The Arab political class, such as it is, is derived from the broader population and to a degree constrained by that population’s goals. I used to have access to a database called Polling the Nations. A mass of public opinion surveys was taken of the West Bank and Gaza over the period running from 2003 through 2008. They make for depressing reading. The conceivable ‘long-term solution’ – segregate the two populations as much as possible and call it a day – is the stated preference of about 30% of the Arab population. The attitude of the remainder is that the Jews just should bend their neck for the axe, with some variation on operational details. This is why, in the few circumstances competitive elections have been held, the entire political spectrum has been occupied by two sorts of agitators: malicious fascists who are quite clear about their ultimate objects and a criminal element with a long history of feints and double dealing. The Government of Israel is not interested in your fantasies about long-term solutions. They have been burned more than once. What Conor Cruise O’Brien said a generation ago remains true today: there is no solution; there is merely security.

Art Deco
Art Deco
Friday, February 15, AD 2013 8:47am

Economic prosperity has a way of making people temper their zealousness and desire for revenge. It is a chicken or the egg dilemma, but I think stabilizing the Gazan economy could go a long way to de-legitimizing Hamas.
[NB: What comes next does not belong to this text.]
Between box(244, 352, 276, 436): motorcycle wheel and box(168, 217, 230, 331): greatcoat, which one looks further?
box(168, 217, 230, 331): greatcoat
To anyone remotely familiar with the history of the Fertile Crescent from about 1932 onward, this statement sounds unreal. The same deal applies with regard to Egypt: four decades of economic development at a moderate pace conjoined to the development of a vile political culture.

Art Deco
Art Deco
Friday, February 15, AD 2013 8:50am

Japan had had, as of 1937, seven decades of fairly vigorous economic development, Do you think the residents of Nanking conceived of them as deficient in zealousness and desire for revenge?

daisy
daisy
Tuesday, February 19, AD 2013 10:06pm

Maybe putting a Jewish state in the middle of Muslims wasn’t a good idea. There is never going to be peace because the US and the West keep interfering. If the Israelis and the Palestinians could just be cut loose to fight it out maybe there would be a decisive end.

Jon
Jon
Tuesday, February 19, AD 2013 10:21pm

Daisy, when I think of the Middle East, I think of a territory that has been characterized by warfare for millennia. I don’t think it was recently introduced by Zionist westerners and Jews.